ERC Funding

During 2015, ICIQ received 2,084,000 euros from ERC Grants, which represents around 14 % of the overall funding.

In 2015, four ICIQ researchers have been awarded with grants funded by the European Research Council.

  • Julio Lloret-Fillol got an ERC Consolidator Grant to develop the project ‘Towards a Greener Reduction Chemistry by Using Cobalt Coordination Complexes as Catalysts and Light-driven Water Reduction as a Source of Reductive Equivalents’ (GREENLIGHT_REDCAT). This project aims to merge the concepts at the edge of the fields of solar fuels production and catalytic transformation facilitated by coordination complexes to perform light-driven catalytic transformations of organic substrates. The project may open a newer and greener avenue towards the application of artificial photosynthetic schemes in fine catalytic transformations of organic molecules.

Worth up to € 2.75 million per grant for up to 5 years, ERC Consolidator Grants are designed to support researchers at the stage at which they are consolidating their own independent research team or programme.

  • Emilio Palomares received an ERC Proof of Concept Grant for the project ‘Ratiometric FRET Based Nanosensors for Trypsin Related Human Recessive Diseases’ (2-NanoSi). The project aims to develop a demo system for cost effective, non-invasive device for rapid detection of cystic fibrosis in humans.

————

USING THE INFORMATION
#1 From the text on ERC funding at ICIQ, list every quantity it states, excluding years, together with its unit or the thing counted.
#2 Resume the text on ERC funding at ICIQ, picking up after its final sentence.
None of the rows below is needed.

INFORMATION SHOWN
————

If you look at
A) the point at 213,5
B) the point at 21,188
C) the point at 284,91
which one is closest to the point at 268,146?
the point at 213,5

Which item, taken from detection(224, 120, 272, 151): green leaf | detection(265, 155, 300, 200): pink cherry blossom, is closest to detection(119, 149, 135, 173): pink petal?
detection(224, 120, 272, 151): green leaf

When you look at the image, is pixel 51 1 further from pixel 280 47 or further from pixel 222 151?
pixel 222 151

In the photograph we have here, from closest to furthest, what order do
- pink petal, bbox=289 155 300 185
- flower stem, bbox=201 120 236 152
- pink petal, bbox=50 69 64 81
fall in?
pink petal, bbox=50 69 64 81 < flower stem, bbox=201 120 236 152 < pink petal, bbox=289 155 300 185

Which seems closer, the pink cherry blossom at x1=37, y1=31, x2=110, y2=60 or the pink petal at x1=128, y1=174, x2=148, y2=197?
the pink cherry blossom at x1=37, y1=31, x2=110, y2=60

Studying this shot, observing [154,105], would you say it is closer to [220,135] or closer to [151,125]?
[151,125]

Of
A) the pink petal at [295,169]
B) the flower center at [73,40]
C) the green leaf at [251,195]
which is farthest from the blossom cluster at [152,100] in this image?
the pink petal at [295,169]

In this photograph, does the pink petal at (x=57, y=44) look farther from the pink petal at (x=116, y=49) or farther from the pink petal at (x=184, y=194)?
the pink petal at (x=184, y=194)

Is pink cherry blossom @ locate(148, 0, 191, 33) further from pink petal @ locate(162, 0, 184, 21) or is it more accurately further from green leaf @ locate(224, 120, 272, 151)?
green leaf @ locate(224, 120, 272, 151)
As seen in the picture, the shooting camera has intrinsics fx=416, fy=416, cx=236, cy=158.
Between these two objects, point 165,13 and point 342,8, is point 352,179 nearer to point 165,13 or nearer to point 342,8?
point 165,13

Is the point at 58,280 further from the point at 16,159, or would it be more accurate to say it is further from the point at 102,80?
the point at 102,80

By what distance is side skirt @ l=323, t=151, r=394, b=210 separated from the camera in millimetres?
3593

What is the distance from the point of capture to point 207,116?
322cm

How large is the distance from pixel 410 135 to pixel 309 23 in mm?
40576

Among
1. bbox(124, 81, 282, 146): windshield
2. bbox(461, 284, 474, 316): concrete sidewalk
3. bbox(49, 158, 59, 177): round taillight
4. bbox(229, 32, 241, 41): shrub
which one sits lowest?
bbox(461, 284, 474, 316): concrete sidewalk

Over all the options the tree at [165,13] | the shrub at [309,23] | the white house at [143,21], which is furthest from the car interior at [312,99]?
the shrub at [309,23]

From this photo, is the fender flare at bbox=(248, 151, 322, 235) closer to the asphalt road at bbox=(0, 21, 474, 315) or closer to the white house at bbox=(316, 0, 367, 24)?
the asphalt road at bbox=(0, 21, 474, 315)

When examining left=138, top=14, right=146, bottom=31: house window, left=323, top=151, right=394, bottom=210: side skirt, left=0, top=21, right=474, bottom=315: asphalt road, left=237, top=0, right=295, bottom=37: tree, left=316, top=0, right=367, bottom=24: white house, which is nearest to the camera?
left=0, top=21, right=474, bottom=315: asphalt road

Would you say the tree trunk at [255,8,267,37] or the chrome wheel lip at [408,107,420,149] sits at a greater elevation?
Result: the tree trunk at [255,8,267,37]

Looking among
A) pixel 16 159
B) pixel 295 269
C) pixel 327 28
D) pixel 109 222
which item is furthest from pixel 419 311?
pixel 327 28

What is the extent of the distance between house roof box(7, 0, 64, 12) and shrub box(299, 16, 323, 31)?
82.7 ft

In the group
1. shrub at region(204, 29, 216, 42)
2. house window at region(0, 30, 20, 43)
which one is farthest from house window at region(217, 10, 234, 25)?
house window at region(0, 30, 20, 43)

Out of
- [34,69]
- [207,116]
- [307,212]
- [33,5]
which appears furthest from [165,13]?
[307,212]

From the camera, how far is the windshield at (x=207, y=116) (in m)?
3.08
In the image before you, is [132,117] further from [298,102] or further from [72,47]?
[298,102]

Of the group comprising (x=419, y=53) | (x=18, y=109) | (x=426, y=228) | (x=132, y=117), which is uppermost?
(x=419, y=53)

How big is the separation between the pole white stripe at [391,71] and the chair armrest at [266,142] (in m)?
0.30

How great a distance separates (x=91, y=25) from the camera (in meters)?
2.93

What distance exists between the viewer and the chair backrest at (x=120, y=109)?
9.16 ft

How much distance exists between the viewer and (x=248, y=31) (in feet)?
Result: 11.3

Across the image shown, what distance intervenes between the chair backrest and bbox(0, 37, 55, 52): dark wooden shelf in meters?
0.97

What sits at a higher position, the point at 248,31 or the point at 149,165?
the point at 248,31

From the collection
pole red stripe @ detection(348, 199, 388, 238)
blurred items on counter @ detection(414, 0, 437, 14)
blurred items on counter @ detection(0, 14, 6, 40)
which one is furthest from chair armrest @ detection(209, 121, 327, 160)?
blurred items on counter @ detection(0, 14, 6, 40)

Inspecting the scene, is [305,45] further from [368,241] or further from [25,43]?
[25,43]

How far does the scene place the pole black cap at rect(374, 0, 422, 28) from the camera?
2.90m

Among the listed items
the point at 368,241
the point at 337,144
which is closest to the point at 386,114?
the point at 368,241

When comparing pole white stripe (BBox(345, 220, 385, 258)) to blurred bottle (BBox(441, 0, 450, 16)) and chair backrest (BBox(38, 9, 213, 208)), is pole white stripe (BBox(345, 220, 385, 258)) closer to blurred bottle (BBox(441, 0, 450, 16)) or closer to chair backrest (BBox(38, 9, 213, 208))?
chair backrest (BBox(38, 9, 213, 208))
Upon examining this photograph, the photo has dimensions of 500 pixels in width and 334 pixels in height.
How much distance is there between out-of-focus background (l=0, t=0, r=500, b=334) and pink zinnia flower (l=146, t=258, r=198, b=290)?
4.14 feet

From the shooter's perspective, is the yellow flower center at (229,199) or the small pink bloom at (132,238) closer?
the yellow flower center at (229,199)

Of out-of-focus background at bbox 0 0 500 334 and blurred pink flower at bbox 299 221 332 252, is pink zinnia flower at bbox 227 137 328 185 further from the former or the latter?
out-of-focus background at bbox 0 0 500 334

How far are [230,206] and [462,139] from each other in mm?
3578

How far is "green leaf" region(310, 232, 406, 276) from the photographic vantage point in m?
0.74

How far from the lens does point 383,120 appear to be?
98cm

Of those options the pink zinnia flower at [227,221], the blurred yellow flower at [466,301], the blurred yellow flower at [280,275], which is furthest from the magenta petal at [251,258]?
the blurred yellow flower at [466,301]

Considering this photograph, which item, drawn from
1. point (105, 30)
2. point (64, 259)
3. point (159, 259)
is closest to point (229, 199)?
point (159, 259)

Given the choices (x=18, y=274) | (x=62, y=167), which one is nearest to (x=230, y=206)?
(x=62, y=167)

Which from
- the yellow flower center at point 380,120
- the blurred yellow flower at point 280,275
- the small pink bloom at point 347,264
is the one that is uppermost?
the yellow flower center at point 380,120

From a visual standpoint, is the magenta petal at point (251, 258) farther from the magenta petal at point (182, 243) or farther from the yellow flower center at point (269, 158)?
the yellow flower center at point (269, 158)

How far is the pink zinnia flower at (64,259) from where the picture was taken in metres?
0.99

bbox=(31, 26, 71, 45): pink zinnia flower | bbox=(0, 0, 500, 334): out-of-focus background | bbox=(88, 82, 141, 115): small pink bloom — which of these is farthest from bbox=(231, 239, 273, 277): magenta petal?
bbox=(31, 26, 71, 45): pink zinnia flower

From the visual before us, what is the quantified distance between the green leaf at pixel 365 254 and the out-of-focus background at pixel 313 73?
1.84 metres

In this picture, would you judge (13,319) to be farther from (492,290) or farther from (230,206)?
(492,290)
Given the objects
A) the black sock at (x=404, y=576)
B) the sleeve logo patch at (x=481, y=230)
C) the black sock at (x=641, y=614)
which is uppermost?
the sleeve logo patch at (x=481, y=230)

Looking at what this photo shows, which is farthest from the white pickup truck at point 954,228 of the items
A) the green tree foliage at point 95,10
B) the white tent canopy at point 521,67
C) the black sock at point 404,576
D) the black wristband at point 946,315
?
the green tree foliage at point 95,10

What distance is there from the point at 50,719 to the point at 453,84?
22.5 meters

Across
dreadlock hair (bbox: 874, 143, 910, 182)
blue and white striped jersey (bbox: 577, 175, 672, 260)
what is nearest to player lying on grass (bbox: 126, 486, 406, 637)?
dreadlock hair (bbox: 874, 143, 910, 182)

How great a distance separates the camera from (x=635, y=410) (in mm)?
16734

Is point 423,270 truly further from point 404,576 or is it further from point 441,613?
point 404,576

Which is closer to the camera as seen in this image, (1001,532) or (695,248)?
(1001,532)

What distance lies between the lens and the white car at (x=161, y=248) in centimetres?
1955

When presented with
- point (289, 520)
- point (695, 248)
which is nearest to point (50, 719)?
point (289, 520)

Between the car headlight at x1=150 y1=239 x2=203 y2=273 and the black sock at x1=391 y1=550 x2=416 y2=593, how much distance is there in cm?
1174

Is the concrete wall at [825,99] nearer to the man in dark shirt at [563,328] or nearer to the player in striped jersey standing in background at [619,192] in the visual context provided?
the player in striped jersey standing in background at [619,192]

————

RESPONSE LIST
#1
- 2,084,000 euros
- around 14 % (of the overall funding)
- four (ICIQ researchers)
- up to € 2.75 million (per grant)
- up to 5 years

#2
  • José Ramón Galán-Mascarós was awarded an ERC Proof of Concept Grant for the project ‘A Solar-Powered Hydrolyzer’ (HYDRER), that focuses on the determination of the technical and economic viability of a novel water electrolyzer technology based on inexpensive Prussian blue type catalysts.
  • Núria López received an ERC Proof of Concept Grant for the project ‘Big Data for Catalysis’ (BigData4Cat). This project aims to develop the ioChem-BDplatform. A multi-headed tool aimed to parse, organise, publish and analyse results of computational chemistry research projects.

Worth up to €150.000 per grant, ‘Proof of Concept’ funding helps ERC grant holders to bridge the gap between their existing frontier research and its commercial applications.